● **Exercise goal**:
Using the Photoshop workflow thread, list every version of a file that rip18 says they save.

● **Text excerpt**:
━━━━━━━━━━━━━━━━━━━━━━━━━━━━━━

# What is your basic Photoshop "workflow"?



## rip18 (Sep 23, 2007)

What is the order of your basic Photoshop workflow once you decide to work up an image?

I zoom way in & use the spot healing brush tool to clean up dust spots (for some cases, I use the clone stamp tool).

Then I adjust levels (white, black, & then mid).

Then I bump saturation a tad if needed.

Then I do any cloning to get rid of stray branches, leaves, etc.

Then I crop to "final" shot.

Then I sharpen & save my TIF master file (and a Photoshop version if I have many layers).

Then I resize to web size.

Then I use unsharp mask to sharpen (assuming I haven't done a two-step resizing version to sharpen).

Then I save a web jpeg.

Then I add my copyright and save as a copyrighted web jpeg.

Anybody else have a standard workflow to share (so I can learn something & change mine????).


----------



## ronfritz (Sep 23, 2007)

1) Open and play with the adjustments in Raw just to see what they do.
	Make sure I’m editing in 16-bit mode
	Usually end up settling on small adjustments to exposure, saturation, clarity, sharpness

2) Crop

3) Clone out unwanted elements

4) Color cast correction
There seem to be many articles written about this.  I’ve been aware of issues with color cast for 35 years since reading the first book my uncle gave me.  For those of you who wonder what this is, examples include the ‘red’ hue you see in a picture taken indoors without flash or the blue hue you see in outdoor pictures.  Changing white balance on your camera or (if outdoors) using an 81A, B or C filter on your lens corrects most of it but you can do better afterwards. Call me a procrastinator but only this week did I finally get serious about figuring out how to correct it with anything other than a filter or the white balance setting.  Presently what I’ve learned from Yoda and read on the internet suggest that one quick way to accomplish this is by creating a copy layer, selecting blur>average, and then inverting (control-i), then setting the blending mode to lighten (but other blending modes seem to work ok depending on the picture).  I’ve seen articles written that involve more elaborate selection and correction using channels in alternate color spaces and am looking for one that is well written and well illustrated.

5) Adjust saturation, contrast as necessary

6) Sharpen
No pun intended but I’m clearly in the experimental stage here.  Currently USM is set to 85/.8/4 and I generally run a single pass using it on all pictures.  Sometimes I drop the settings and run more USM passes.  Not sure about optimal procedure here.  I read the multiple passes thing somewhere and have been playing with it from time to time in an effort to judge its value.  Sometimes I also run a sharpening sequence called Lab Color sharpening that sharpens only a selected channel.  And sometimes I try Smart sharpen.

7) Reduce Noise
	This is another area where I’m still experimenting.  Currently the tool is set to 10/40/2/1.

8) Resize and run USM one time same settings as the first time.

━━━━━━━━━━━━━━━━━━━━━━━━━━━━━━

● **Data excerpt**:
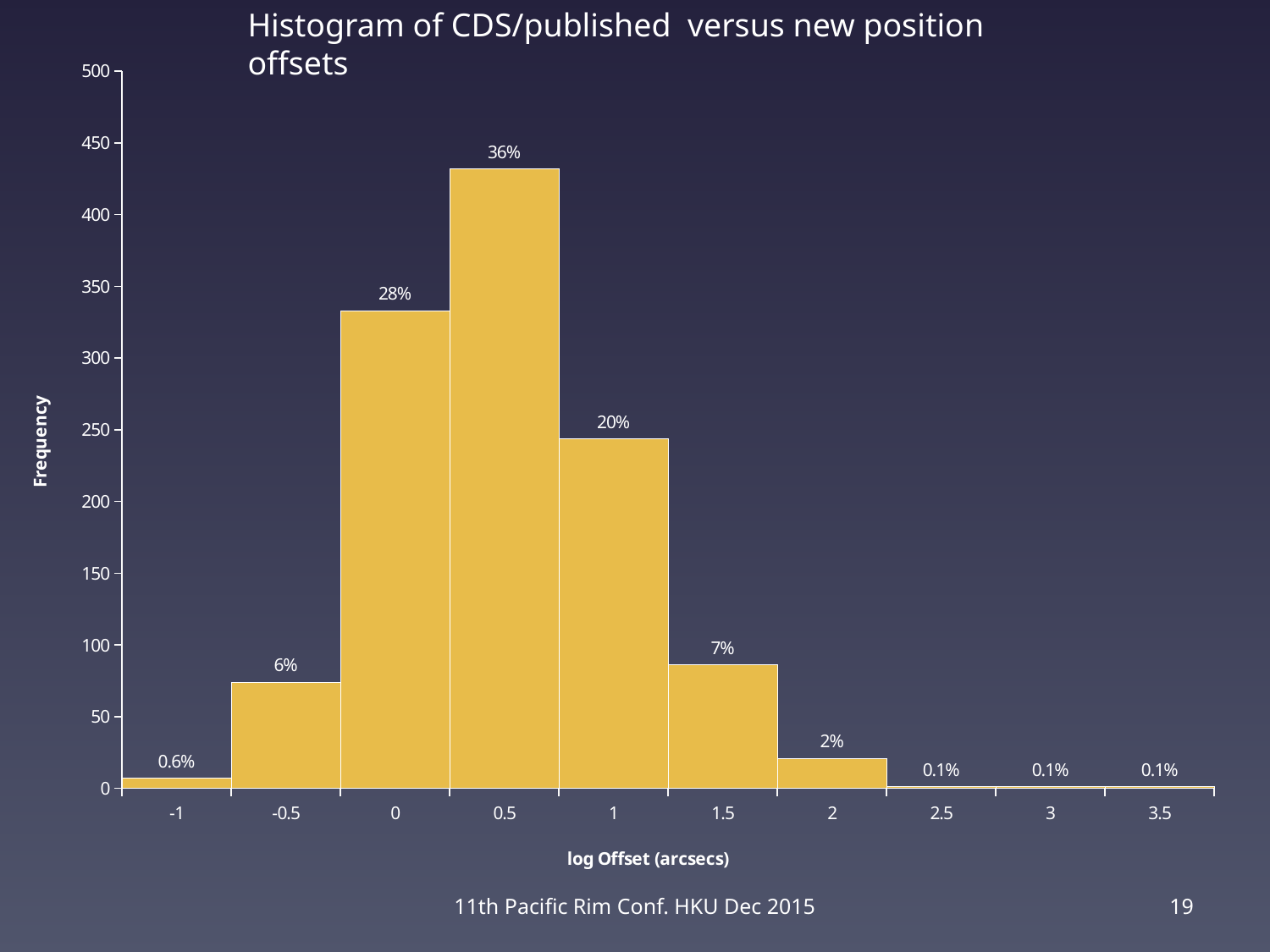
Is the frequency for the bin at log Offset 0.5 greater or less than 400? greater What percentage label is shown on the bar at log Offset -1? 0.6% What percentage label is shown on the bar at log Offset 0? 28% What percentage label is shown on the bar at log Offset 0.5? 36% Is the frequency for the bin at log Offset 1.5 greater or less than 100? less What kind of chart is shown on the slide? bar chart (histogram) What is the label of the x axis? log Offset (arcsecs) Which bin has a higher frequency, log Offset 0 or log Offset 1? 0 What percentage label is shown on the bar at log Offset 1.5? 7% What is the difference between the percentage labels for the bins at log Offset 0.5 and 0? 8% How many bins are shown along the x axis? 10 Which log Offset bin has the highest frequency? 0.5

━━━━━━━━━━━━━━━━━━━━━━━━━━━━━━

● **Response to this exercise**:
- TIF master file
- Photoshop version (if there are many layers)
- Web jpeg
- Copyrighted web jpeg